At its most robust, the SuperISSSTE operated over 300 stores across all 32 of Mexico’s states. But after a stretch in the mid-2000s of steady losses, embezzlement to the tune of 650 million pesos, spoiled food, and inventory shortages, only 40-some locations remain. Of those hanging on, most are in Mexico City.

The government-backed Tiendas Bienestar are far more numerous — over 25,000 locations are active — but they are not immune to such afflictions. Fox observed that leakage and corruption have plagued the rural supply network. While the stores were “the first national program to include institutionally validated citizen oversight,” and the centralized warehouses served as places for freedom of assembly in regions “dominated by violent local bosses,” community participation has only remained nominally.

“In general, continuous public oversight to keep track of what is working and what isn’t in real time is very important,” Fox said. “The rural stores were supposed to be cooperative, but most of them became more like de facto franchises.”

When Sheinbaum came to power in late 2024, she was intent on revitalizing the SuperISSSTE and rural food supply network. In fact, in her first year in office, she brought the previously decentralized grocery store chain under national jurisdiction, opened new locations, added a distribution center in Guadalajara, and integrated nearly 750 new domestic suppliers, resulting in 181 percent sales growth.

Sheinbaum has also spearheaded a variety of different partnerships with farmers to place government products in SuperISSSTEs and the rural Tiendas Bienestar. Her expectation is that government investment in foods aligned with the indigenous milpa diet, including tortillas, corn, cacao, and beans will boost “food sovereignty” and encourage the consumption of homegrown goods, which is on the decline.
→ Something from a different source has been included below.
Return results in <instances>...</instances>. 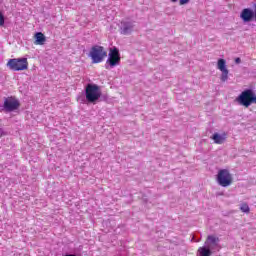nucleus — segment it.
<instances>
[{"mask_svg":"<svg viewBox=\"0 0 256 256\" xmlns=\"http://www.w3.org/2000/svg\"><path fill=\"white\" fill-rule=\"evenodd\" d=\"M85 97L80 98L81 103H92V105H97V101L101 99V87L97 84L88 83L84 89Z\"/></svg>","mask_w":256,"mask_h":256,"instance_id":"f257e3e1","label":"nucleus"},{"mask_svg":"<svg viewBox=\"0 0 256 256\" xmlns=\"http://www.w3.org/2000/svg\"><path fill=\"white\" fill-rule=\"evenodd\" d=\"M7 67L11 71H25L29 69V62L27 58H13L8 60Z\"/></svg>","mask_w":256,"mask_h":256,"instance_id":"f03ea898","label":"nucleus"},{"mask_svg":"<svg viewBox=\"0 0 256 256\" xmlns=\"http://www.w3.org/2000/svg\"><path fill=\"white\" fill-rule=\"evenodd\" d=\"M216 181L220 187H231L233 184V175L227 169H221L218 171Z\"/></svg>","mask_w":256,"mask_h":256,"instance_id":"7ed1b4c3","label":"nucleus"},{"mask_svg":"<svg viewBox=\"0 0 256 256\" xmlns=\"http://www.w3.org/2000/svg\"><path fill=\"white\" fill-rule=\"evenodd\" d=\"M89 57L92 59V63H102L103 59L107 57V52L103 46H93L89 52Z\"/></svg>","mask_w":256,"mask_h":256,"instance_id":"20e7f679","label":"nucleus"},{"mask_svg":"<svg viewBox=\"0 0 256 256\" xmlns=\"http://www.w3.org/2000/svg\"><path fill=\"white\" fill-rule=\"evenodd\" d=\"M121 63V55L119 54V49L111 48L108 54V59L106 61V69H113V67H117Z\"/></svg>","mask_w":256,"mask_h":256,"instance_id":"39448f33","label":"nucleus"},{"mask_svg":"<svg viewBox=\"0 0 256 256\" xmlns=\"http://www.w3.org/2000/svg\"><path fill=\"white\" fill-rule=\"evenodd\" d=\"M253 90H244L237 98L236 101L239 105L243 107H251L253 105Z\"/></svg>","mask_w":256,"mask_h":256,"instance_id":"423d86ee","label":"nucleus"},{"mask_svg":"<svg viewBox=\"0 0 256 256\" xmlns=\"http://www.w3.org/2000/svg\"><path fill=\"white\" fill-rule=\"evenodd\" d=\"M21 104L19 100L15 99L14 97H7L4 98V104L2 105V111L6 113H13V111H17Z\"/></svg>","mask_w":256,"mask_h":256,"instance_id":"0eeeda50","label":"nucleus"},{"mask_svg":"<svg viewBox=\"0 0 256 256\" xmlns=\"http://www.w3.org/2000/svg\"><path fill=\"white\" fill-rule=\"evenodd\" d=\"M204 246H206L212 254L215 253V251H219V249H221L219 246V238L213 235H209L207 237Z\"/></svg>","mask_w":256,"mask_h":256,"instance_id":"6e6552de","label":"nucleus"},{"mask_svg":"<svg viewBox=\"0 0 256 256\" xmlns=\"http://www.w3.org/2000/svg\"><path fill=\"white\" fill-rule=\"evenodd\" d=\"M121 35H131L135 31V22L131 20H123L119 26Z\"/></svg>","mask_w":256,"mask_h":256,"instance_id":"1a4fd4ad","label":"nucleus"},{"mask_svg":"<svg viewBox=\"0 0 256 256\" xmlns=\"http://www.w3.org/2000/svg\"><path fill=\"white\" fill-rule=\"evenodd\" d=\"M217 69H219V71H221V81L223 83H225V81H227V79H229V70L227 69V62L225 61V59H219L217 62Z\"/></svg>","mask_w":256,"mask_h":256,"instance_id":"9d476101","label":"nucleus"},{"mask_svg":"<svg viewBox=\"0 0 256 256\" xmlns=\"http://www.w3.org/2000/svg\"><path fill=\"white\" fill-rule=\"evenodd\" d=\"M253 17H255V12L251 8H245L242 10L240 14V18L244 23H249L250 21H253Z\"/></svg>","mask_w":256,"mask_h":256,"instance_id":"9b49d317","label":"nucleus"},{"mask_svg":"<svg viewBox=\"0 0 256 256\" xmlns=\"http://www.w3.org/2000/svg\"><path fill=\"white\" fill-rule=\"evenodd\" d=\"M211 139H213L214 143L217 145H223V143H225V139H227V136L225 134L221 135L219 133H214Z\"/></svg>","mask_w":256,"mask_h":256,"instance_id":"f8f14e48","label":"nucleus"},{"mask_svg":"<svg viewBox=\"0 0 256 256\" xmlns=\"http://www.w3.org/2000/svg\"><path fill=\"white\" fill-rule=\"evenodd\" d=\"M35 45H45L47 39L45 38V34L42 32H37L35 34Z\"/></svg>","mask_w":256,"mask_h":256,"instance_id":"ddd939ff","label":"nucleus"},{"mask_svg":"<svg viewBox=\"0 0 256 256\" xmlns=\"http://www.w3.org/2000/svg\"><path fill=\"white\" fill-rule=\"evenodd\" d=\"M213 255L211 250L207 248L206 246H202L198 249L197 256H211Z\"/></svg>","mask_w":256,"mask_h":256,"instance_id":"4468645a","label":"nucleus"},{"mask_svg":"<svg viewBox=\"0 0 256 256\" xmlns=\"http://www.w3.org/2000/svg\"><path fill=\"white\" fill-rule=\"evenodd\" d=\"M240 211H242V213H249V211H251V208H249V205L247 203H242L240 205Z\"/></svg>","mask_w":256,"mask_h":256,"instance_id":"2eb2a0df","label":"nucleus"},{"mask_svg":"<svg viewBox=\"0 0 256 256\" xmlns=\"http://www.w3.org/2000/svg\"><path fill=\"white\" fill-rule=\"evenodd\" d=\"M5 25V17L3 14H0V27H3Z\"/></svg>","mask_w":256,"mask_h":256,"instance_id":"dca6fc26","label":"nucleus"},{"mask_svg":"<svg viewBox=\"0 0 256 256\" xmlns=\"http://www.w3.org/2000/svg\"><path fill=\"white\" fill-rule=\"evenodd\" d=\"M189 3V0H180V5H187Z\"/></svg>","mask_w":256,"mask_h":256,"instance_id":"f3484780","label":"nucleus"},{"mask_svg":"<svg viewBox=\"0 0 256 256\" xmlns=\"http://www.w3.org/2000/svg\"><path fill=\"white\" fill-rule=\"evenodd\" d=\"M252 103L256 104V94H255V92L253 93V96H252Z\"/></svg>","mask_w":256,"mask_h":256,"instance_id":"a211bd4d","label":"nucleus"},{"mask_svg":"<svg viewBox=\"0 0 256 256\" xmlns=\"http://www.w3.org/2000/svg\"><path fill=\"white\" fill-rule=\"evenodd\" d=\"M235 63H236V65H239V63H241V58H236Z\"/></svg>","mask_w":256,"mask_h":256,"instance_id":"6ab92c4d","label":"nucleus"},{"mask_svg":"<svg viewBox=\"0 0 256 256\" xmlns=\"http://www.w3.org/2000/svg\"><path fill=\"white\" fill-rule=\"evenodd\" d=\"M254 17H255V21H256V4H255Z\"/></svg>","mask_w":256,"mask_h":256,"instance_id":"aec40b11","label":"nucleus"},{"mask_svg":"<svg viewBox=\"0 0 256 256\" xmlns=\"http://www.w3.org/2000/svg\"><path fill=\"white\" fill-rule=\"evenodd\" d=\"M172 3H177L179 0H171Z\"/></svg>","mask_w":256,"mask_h":256,"instance_id":"412c9836","label":"nucleus"}]
</instances>
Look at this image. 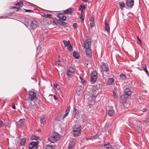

Mamdani is similarly proposing local partnerships to source his municipal grocers.

Mexican President Claudia Sheinbaum has spearheaded a variety of different partnerships with farmers to place government products in SuperISSSTEs and the rural Tiendas Bienestar. (Lara-Nour Walton / Jacobin)

“In the ’90s and 2000s, a lot of what was on the shelves of [rural stores] and SuperISSSTEs was from transnational companies, not locally grown,” remarked Ochoa. With Sheinbaum’s food sovereignty plan, this could change.

Ochoa also noted that, like in the United States, the corporatization of the Mexican food system has yielded negative health outcomes. “This is about going back to more traditional, healthier diets, which is a good start,” they said.

Despite their challenges, Mexico’s government grocery stores are not spelling the return of Soviet bread lines as Mamdani’s naysayers would have you believe. They can, in fact, lower prices and reach food insecure rural communities. But they are also fragile institutions, prone to corruption, weak in oversight, and swayed easily by whoever sits at the helm of governance — for better and for worse.

Still, for a municipality flirting with the prospect of plunging into the grocery business, Mexico — alongside the 235 Department of Defense-owned military commissaries and the fact that New York City is already operating six supermarkets — offers one of the more convincing arguments to date.

When I asked Rodrigo, standing outside the SuperISSSTE with his packet of peanuts, whether he thinks government-run grocery stores are a good idea, he simply shrugged: “I don’t really know anything about that — I’m just a consumer. But, for me, it’s working.”

His answer was simple and clarifying. After more than seventy years of existence, Mexico’s public grocery stores have persisted not because they are ideologically intoxicating or paragons of bureaucratic virtue, but because enough shoppers keep finding them useful. And utility, it turns out, can be a powerful form of political durability.